Whatever increase has occurred in the CPIW in that period of time, that's what gets passed on automatically to Social Security beneficiaries and the payments that they receive beginning in January of the following year.

You can go back take a look at inflation over time in the late '70s, early '80s, Social Security one year gave a 14 percent COLA, the next year it was like a 9 percent COLA. Fortunately, since the mid-80s or so, inflation has been reasonably well in check and you've seen some fluctuations.

I think a 2 percent COLA is a safe number to use like Goldilocks who had three bears probably not too high probably not too low that's a safe number.

Again, in the end, it comes down to that CPIW. A lot of discussion these days about whether or not that's the appropriate measure for Social Security to use in determining the amount of a COLA, that's a whole separate issue for discussion.

As the great philosopher Bill Belichick says, "It is what it is," and until Congress changes that's what they look at. If you look historically, 2 percent it's not a bad number to use.

Q: What is the best way to find out how many credits one has? I'm assuming the Social Security Statement?
****
Can you write out, word for word, the part of the passage on Social Security cost-of-living adjustments from "I think a 2" up to and including "Social Security Statement?"?

Dataset entries:
****
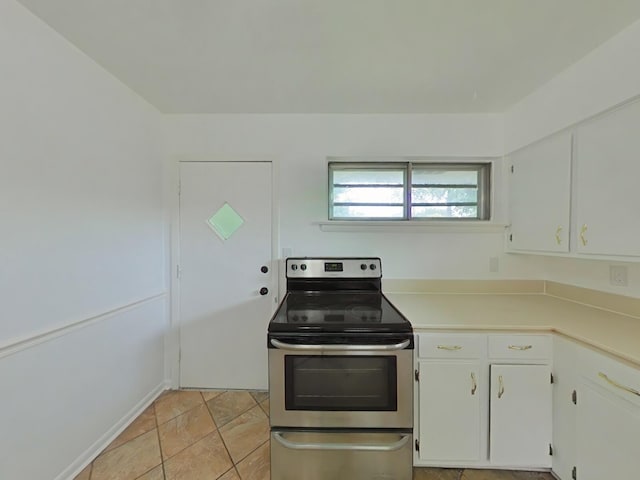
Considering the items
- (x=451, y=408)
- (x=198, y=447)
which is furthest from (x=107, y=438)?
(x=451, y=408)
****
- _TASK RESPONSE_
I think a 2 percent COLA is a safe number to use like Goldilocks who had three bears probably not too high probably not too low that's a safe number.

Again, in the end, it comes down to that CPIW. A lot of discussion these days about whether or not that's the appropriate measure for Social Security to use in determining the amount of a COLA, that's a whole separate issue for discussion.

As the great philosopher Bill Belichick says, "It is what it is," and until Congress changes that's what they look at. If you look historically, 2 percent it's not a bad number to use.

Q: What is the best way to find out how many credits one has? I'm assuming the Social Security Statement?